By default, Lambda customers are limited to 1,000 concurrent executions of all functions in a given region. Users can set per-function concurrency limits, which effectively reserves a portion of the total concurrency pool for a specific function. If the function exceeds its concurrency limit, it will be throttled.
Today, only 4.2 percent of all functions have a configured concurrency limit, even though most organizations are aware of the optional limit. Indeed, 88.6 percent of companies running Lambda make use of concurrency limits for at least one function in their environment. The functions that do have a defined concurrency limit are far more likely to be throttled.
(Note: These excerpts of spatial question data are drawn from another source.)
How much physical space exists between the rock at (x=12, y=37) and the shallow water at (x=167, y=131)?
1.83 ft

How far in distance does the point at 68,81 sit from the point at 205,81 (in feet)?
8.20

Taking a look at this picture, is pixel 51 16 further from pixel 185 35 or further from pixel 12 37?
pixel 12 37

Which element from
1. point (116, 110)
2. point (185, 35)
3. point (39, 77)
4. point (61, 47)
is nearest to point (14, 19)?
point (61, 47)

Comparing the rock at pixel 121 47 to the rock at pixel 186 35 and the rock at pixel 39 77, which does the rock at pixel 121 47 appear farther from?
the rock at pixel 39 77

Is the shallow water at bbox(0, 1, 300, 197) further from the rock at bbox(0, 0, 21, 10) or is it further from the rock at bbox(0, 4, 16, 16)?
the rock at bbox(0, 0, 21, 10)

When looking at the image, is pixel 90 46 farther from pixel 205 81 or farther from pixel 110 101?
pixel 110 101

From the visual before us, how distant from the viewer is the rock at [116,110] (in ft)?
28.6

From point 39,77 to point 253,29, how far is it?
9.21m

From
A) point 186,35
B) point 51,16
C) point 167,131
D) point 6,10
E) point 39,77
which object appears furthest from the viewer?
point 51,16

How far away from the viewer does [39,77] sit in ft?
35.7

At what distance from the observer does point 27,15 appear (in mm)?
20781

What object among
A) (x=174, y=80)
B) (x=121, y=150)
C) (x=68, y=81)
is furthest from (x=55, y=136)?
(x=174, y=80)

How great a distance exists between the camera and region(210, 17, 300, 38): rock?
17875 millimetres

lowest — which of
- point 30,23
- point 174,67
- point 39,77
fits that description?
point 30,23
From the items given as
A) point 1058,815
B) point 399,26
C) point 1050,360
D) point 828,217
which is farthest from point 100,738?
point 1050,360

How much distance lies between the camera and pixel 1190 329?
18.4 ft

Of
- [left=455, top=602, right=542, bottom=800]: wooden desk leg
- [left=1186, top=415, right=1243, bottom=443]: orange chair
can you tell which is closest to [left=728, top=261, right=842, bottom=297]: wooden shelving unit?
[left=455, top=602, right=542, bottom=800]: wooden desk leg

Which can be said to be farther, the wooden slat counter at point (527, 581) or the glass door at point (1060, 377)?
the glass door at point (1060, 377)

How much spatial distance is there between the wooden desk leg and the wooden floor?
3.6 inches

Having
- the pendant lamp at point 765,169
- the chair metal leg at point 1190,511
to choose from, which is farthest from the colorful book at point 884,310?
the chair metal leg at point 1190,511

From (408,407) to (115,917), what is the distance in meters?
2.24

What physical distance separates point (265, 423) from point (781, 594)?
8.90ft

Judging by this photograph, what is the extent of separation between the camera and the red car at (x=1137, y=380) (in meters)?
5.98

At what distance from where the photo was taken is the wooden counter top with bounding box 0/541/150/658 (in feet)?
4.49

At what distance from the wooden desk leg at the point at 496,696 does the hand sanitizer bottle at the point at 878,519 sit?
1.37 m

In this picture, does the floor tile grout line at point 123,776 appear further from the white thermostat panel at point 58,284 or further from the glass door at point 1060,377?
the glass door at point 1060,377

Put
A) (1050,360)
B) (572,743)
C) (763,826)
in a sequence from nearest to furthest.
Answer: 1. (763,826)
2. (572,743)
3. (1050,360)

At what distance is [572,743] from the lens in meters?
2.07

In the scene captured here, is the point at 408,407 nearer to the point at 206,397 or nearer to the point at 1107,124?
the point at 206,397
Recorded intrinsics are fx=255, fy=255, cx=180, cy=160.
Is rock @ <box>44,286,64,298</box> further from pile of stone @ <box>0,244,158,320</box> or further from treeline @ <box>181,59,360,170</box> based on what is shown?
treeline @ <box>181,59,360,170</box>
Over a 5-day evaluation window, 8.3 percent of functions with a concurrency limit were throttled at least once, as compared to just 0.3 percent of functions that are constrained only by per-region, rather than per-function, limits.
For this report, we compiled usage data from thousands of companies in Datadog's customer base. But while Datadog customers cover the spectrum of company size and industry, they do share some common traits. First, they tend to be serious about software infrastructure and application performance. And they skew toward adoption of cloud platforms and services more than the general population. All the results in this article are biased by the fact that the data comes from our customer base, a large but imperfect sample of the entire global market.
In this report, we consider a company to have adopted Lambda if they ran at least five distinct Lambda functions in a given month. The Datadog Forwarder function, which ships data such as S3 and CloudWatch logs to Datadog, is excluded from the function count.
We consider a company to be using AWS if they ran at least five distinct Lambda functions or five distinct EC2 instances in a given month. In this way, we can capture an AWS user base comprising companies that are exclusively running EC2 instances, exclusively running serverless functions, or running a mix of both.
Scale of environments
To estimate the relative scale of a company's infrastructure environment, we examine the company's usage of serverless functions, containers, physical servers, cloud instances, and other infrastructure services. Although the boundary between categories (such as “medium” and “large”) is necessarily artificial, the trend across categories is clear.